新聞社からウォーキングのイラストを確認してもらえないかという話がありました。興味があることなので引き受けましたが、案の定の中身でした。案の定というのは、歩いている人が前側の腕の肘を曲げていて、反対側の腕は下方向に伸ばしていました。両方の腕を曲げているのに比べたら、まだよいものの、肘を曲げたら歩幅が狭くなり、長くは歩けなくなります。
腕の振りは振り子と同じで、支点からの長さがあるほど振りは大きくなります。短いと振り幅が狭くなって、早く振れることになります。だから、早く走るときには肘を曲げて、腕を早く振ると同時に足も速く前後に動かすことができます。短い距離を走ったり、猛スピードで歩くには肘を曲げてもよいのですが、歩く場合には歩幅が狭くなって、長い距離を歩けなくなります。
今回のイラストの見本となったのは、ウォーキングの写真でした。WEBサイトでウォーキングの写真を検索すると、ほとんどが肘を曲げた姿勢になっています。長距離を歩いているのを撮影すると、腕は伸びたまま前後するだけなので、活動的には見えません。だから、活動的に見えるように肘を曲げたポーズを取ってもらっているのでしょう。

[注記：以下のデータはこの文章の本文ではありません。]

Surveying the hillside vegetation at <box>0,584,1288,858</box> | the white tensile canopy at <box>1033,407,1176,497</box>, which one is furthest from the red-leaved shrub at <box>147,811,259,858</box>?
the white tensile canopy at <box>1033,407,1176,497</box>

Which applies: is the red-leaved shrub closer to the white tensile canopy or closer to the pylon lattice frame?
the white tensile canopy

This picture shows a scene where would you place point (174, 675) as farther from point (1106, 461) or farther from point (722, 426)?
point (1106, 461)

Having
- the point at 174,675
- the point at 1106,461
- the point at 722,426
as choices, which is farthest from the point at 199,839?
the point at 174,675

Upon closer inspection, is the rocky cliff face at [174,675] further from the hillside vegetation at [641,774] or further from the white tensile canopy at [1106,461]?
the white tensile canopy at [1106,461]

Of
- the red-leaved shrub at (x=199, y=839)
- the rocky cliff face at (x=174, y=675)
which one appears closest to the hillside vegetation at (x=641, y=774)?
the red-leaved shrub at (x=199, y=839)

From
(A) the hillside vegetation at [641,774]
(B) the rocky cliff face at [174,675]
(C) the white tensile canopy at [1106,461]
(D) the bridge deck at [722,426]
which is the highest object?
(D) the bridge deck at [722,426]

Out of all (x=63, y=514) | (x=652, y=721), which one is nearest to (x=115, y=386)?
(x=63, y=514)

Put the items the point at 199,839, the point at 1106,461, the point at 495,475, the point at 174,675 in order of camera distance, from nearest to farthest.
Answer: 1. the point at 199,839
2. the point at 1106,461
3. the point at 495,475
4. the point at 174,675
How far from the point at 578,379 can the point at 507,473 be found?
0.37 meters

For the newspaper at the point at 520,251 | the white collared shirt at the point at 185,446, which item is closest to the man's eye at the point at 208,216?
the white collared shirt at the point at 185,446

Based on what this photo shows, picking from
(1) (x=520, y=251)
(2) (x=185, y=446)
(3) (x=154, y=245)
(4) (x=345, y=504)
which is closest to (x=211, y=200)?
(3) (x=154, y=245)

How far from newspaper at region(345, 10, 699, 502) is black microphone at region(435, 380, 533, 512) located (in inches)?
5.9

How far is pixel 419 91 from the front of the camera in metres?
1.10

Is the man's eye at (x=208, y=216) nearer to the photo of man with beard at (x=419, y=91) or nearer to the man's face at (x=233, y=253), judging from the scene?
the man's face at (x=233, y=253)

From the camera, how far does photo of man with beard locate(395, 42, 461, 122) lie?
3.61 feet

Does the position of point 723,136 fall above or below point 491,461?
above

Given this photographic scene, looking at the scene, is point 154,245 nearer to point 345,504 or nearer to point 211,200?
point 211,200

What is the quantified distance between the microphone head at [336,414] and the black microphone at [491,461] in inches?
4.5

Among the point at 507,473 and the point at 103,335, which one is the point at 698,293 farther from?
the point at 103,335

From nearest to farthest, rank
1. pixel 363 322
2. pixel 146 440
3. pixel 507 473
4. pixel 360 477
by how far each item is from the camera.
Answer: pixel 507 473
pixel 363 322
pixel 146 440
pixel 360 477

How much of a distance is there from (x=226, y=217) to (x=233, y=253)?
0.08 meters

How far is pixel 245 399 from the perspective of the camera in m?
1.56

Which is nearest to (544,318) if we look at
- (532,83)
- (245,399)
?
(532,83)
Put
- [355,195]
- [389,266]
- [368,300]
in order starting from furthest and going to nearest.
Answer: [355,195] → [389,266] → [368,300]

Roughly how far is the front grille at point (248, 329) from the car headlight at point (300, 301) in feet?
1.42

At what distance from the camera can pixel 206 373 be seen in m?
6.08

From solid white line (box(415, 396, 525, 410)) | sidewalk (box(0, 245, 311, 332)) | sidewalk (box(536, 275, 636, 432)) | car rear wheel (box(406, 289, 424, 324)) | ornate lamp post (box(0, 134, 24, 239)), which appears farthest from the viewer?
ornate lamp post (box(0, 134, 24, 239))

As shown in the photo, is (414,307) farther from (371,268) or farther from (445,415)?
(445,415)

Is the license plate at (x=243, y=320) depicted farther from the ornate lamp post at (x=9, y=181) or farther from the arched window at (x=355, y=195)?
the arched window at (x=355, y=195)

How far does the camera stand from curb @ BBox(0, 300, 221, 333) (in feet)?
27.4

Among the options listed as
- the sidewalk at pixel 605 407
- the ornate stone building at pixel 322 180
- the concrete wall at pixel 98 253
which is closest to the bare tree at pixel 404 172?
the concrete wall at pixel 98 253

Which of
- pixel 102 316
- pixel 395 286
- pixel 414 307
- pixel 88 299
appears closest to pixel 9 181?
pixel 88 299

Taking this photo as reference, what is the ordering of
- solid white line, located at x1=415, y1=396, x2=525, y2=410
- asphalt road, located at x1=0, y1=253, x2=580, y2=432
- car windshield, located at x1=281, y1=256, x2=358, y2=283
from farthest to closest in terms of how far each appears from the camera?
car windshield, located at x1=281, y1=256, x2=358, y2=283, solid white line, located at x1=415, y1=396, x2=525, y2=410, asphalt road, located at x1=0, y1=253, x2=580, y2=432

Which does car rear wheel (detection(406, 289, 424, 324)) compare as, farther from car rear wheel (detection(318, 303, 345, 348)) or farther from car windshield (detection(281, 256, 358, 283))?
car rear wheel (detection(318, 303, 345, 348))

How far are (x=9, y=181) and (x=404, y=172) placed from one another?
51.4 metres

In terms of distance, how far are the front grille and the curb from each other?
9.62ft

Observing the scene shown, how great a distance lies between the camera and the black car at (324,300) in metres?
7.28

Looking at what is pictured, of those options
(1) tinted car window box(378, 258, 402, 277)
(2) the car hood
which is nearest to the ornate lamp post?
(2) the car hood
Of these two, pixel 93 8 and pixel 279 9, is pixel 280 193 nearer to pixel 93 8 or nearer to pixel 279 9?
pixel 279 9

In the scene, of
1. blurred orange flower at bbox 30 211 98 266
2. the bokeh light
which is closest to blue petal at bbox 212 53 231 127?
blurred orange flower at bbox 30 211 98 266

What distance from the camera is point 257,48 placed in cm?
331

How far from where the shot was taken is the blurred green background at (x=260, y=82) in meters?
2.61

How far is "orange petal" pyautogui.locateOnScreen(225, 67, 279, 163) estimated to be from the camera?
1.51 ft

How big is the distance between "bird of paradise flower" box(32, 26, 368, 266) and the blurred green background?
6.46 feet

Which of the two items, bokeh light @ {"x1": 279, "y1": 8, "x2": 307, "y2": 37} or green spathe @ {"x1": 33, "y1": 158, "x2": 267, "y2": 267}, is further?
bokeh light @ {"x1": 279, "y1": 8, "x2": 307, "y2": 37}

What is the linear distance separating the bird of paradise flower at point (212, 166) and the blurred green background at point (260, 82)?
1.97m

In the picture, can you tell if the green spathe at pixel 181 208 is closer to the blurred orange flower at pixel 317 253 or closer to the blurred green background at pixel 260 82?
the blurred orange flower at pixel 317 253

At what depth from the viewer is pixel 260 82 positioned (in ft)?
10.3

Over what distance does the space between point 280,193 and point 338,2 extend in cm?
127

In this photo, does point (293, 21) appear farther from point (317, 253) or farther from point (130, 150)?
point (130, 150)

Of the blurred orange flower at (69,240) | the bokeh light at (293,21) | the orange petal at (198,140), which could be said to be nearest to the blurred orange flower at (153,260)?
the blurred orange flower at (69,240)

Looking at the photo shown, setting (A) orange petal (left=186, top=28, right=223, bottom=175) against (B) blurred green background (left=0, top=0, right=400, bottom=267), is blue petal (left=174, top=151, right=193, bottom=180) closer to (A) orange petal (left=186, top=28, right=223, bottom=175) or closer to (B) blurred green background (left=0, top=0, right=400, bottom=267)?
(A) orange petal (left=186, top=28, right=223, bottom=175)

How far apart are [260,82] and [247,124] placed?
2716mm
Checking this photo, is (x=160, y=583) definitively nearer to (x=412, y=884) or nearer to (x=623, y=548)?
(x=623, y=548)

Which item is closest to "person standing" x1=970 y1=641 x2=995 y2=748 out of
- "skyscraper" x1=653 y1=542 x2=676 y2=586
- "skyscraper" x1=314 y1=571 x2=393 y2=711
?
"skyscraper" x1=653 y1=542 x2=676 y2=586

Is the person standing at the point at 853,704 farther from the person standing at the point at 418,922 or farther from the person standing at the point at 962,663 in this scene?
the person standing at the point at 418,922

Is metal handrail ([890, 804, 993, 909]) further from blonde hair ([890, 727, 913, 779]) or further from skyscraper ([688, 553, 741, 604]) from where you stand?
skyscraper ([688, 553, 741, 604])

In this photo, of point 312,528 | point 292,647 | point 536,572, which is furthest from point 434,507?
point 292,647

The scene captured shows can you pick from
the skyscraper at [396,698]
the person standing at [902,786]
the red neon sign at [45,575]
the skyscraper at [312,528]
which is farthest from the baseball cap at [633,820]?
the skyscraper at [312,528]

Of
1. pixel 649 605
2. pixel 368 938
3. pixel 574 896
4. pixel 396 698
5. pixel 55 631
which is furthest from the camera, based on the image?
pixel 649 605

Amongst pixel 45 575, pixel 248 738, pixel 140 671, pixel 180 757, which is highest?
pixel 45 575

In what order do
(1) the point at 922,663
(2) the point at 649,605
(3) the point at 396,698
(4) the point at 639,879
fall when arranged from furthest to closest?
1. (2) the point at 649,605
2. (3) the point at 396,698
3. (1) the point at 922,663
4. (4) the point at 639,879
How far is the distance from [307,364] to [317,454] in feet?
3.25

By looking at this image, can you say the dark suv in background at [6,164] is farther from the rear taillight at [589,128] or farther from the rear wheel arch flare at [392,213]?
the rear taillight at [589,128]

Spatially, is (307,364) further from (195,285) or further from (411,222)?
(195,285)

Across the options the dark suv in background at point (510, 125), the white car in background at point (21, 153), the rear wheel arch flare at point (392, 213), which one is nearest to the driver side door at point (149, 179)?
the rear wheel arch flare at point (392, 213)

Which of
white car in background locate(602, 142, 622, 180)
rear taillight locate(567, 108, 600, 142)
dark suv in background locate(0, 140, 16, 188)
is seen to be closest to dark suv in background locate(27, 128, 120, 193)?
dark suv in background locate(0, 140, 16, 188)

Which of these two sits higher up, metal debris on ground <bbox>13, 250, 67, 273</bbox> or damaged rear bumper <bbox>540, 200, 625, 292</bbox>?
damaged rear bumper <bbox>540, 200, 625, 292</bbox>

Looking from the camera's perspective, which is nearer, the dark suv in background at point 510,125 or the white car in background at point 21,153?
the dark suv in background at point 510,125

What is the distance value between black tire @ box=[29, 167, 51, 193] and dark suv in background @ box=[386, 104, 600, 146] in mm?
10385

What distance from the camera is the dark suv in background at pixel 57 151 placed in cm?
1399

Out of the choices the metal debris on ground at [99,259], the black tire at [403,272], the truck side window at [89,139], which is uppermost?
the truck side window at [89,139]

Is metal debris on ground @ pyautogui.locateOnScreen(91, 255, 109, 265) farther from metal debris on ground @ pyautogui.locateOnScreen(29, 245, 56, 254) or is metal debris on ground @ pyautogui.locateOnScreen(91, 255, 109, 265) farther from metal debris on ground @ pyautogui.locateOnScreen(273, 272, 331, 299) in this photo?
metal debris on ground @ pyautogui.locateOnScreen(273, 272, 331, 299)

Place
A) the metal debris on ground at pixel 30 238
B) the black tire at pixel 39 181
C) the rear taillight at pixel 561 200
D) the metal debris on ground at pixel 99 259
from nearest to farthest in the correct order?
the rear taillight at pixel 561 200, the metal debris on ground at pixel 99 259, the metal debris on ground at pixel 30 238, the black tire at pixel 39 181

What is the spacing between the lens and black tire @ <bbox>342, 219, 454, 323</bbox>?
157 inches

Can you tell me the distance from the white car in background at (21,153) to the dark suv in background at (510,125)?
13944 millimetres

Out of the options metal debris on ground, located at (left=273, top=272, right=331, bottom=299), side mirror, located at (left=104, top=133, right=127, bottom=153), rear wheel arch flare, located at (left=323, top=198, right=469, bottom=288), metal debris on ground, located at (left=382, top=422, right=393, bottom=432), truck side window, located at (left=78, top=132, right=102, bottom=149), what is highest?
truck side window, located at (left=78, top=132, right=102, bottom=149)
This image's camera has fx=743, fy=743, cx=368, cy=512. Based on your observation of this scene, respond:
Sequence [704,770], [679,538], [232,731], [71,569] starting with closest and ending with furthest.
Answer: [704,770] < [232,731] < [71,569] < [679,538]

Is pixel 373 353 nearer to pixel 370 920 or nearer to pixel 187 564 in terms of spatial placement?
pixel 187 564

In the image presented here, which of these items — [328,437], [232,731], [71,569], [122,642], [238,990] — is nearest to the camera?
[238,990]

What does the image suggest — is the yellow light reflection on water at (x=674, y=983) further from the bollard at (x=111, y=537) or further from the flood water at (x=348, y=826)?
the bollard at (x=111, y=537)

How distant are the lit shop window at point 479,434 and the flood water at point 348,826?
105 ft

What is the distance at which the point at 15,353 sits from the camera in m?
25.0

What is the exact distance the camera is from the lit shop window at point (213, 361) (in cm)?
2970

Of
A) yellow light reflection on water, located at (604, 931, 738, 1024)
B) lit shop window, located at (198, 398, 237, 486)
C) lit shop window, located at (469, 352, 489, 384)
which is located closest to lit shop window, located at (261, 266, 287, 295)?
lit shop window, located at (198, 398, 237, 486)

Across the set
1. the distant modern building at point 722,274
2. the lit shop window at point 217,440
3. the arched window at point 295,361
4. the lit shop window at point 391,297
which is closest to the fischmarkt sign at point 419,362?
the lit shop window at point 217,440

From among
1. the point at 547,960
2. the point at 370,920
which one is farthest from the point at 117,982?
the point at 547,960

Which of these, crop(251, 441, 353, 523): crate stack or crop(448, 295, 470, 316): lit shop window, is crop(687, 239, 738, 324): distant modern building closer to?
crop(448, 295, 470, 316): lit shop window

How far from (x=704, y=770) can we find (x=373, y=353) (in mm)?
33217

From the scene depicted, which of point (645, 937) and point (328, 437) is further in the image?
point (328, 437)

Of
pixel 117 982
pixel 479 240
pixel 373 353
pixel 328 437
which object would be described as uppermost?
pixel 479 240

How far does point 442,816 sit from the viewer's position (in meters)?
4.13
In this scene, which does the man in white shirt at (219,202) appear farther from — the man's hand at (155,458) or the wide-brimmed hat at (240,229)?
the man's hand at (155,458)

WEBサイトでウォーキングのイラスト集も見て見ましたが、やはり肘を曲げた姿がほとんどです。グルコサミンやコンドロイチンが含まれたサプリメントのテレビコマーシャルでも同じように肘を曲げて歩いています。こういったことのために、ウォーキング教室を行っても、肘を曲げて歩き始める人が多いので、あまりに当たり前の歩く姿勢の指導から始めています。
ノルディックウォーキングや、ポールウォーキングの中でもアクティブな歩き方を推奨しているのは、肘を曲げた歩き方ができないので、その歩き方が身につくということもあります。